Instructions for the task
Copy out, from the entries below, each line that holds the string "Zealand".

Record excerpts
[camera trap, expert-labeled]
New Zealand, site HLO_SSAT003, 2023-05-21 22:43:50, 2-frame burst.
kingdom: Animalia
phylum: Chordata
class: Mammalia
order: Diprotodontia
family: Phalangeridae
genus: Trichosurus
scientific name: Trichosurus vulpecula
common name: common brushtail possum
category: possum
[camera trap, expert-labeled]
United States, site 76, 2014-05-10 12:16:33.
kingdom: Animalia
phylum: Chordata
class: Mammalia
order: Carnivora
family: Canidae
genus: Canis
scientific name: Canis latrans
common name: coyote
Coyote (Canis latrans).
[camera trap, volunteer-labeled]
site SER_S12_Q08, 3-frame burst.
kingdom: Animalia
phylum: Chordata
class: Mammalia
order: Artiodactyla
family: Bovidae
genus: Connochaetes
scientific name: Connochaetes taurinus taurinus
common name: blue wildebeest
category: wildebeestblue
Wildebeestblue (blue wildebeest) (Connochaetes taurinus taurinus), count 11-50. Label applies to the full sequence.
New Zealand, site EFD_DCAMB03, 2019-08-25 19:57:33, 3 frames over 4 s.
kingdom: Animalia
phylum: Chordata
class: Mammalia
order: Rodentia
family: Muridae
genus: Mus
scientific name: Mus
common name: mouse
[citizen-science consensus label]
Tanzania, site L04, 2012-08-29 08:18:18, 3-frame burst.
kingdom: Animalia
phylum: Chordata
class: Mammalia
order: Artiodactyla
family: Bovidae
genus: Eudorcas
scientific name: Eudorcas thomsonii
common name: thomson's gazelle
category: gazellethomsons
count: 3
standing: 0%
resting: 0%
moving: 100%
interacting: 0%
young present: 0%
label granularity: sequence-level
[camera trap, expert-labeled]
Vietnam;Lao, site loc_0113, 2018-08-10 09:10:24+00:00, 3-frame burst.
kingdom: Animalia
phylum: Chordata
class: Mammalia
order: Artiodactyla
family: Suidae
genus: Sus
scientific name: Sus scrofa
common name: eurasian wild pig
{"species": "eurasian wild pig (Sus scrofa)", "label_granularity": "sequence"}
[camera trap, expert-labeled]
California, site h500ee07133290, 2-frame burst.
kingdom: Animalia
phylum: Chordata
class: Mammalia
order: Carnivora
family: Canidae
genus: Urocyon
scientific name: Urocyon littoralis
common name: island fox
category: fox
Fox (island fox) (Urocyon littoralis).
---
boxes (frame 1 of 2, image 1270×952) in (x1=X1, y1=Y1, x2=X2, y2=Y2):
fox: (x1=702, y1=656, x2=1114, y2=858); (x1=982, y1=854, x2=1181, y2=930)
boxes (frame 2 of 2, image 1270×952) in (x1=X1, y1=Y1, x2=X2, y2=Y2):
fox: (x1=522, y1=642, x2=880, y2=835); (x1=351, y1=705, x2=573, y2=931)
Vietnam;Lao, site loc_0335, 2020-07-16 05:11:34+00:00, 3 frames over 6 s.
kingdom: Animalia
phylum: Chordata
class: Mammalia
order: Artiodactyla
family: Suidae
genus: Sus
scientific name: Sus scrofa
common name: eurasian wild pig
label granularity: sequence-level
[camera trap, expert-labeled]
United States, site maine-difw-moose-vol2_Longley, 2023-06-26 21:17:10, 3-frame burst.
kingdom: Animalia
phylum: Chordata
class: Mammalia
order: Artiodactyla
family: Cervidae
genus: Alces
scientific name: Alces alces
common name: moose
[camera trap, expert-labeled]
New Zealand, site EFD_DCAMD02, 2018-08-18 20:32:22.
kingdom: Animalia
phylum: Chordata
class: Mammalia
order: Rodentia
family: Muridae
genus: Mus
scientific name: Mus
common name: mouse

Answer to this problem
New Zealand, site HLO_SSAT003, 2023-05-21 22:43:50, 2-frame burst.
New Zealand, site EFD_DCAMB03, 2019-08-25 19:57:33, 3 frames over 4 s.
New Zealand, site EFD_DCAMD02, 2018-08-18 20:32:22.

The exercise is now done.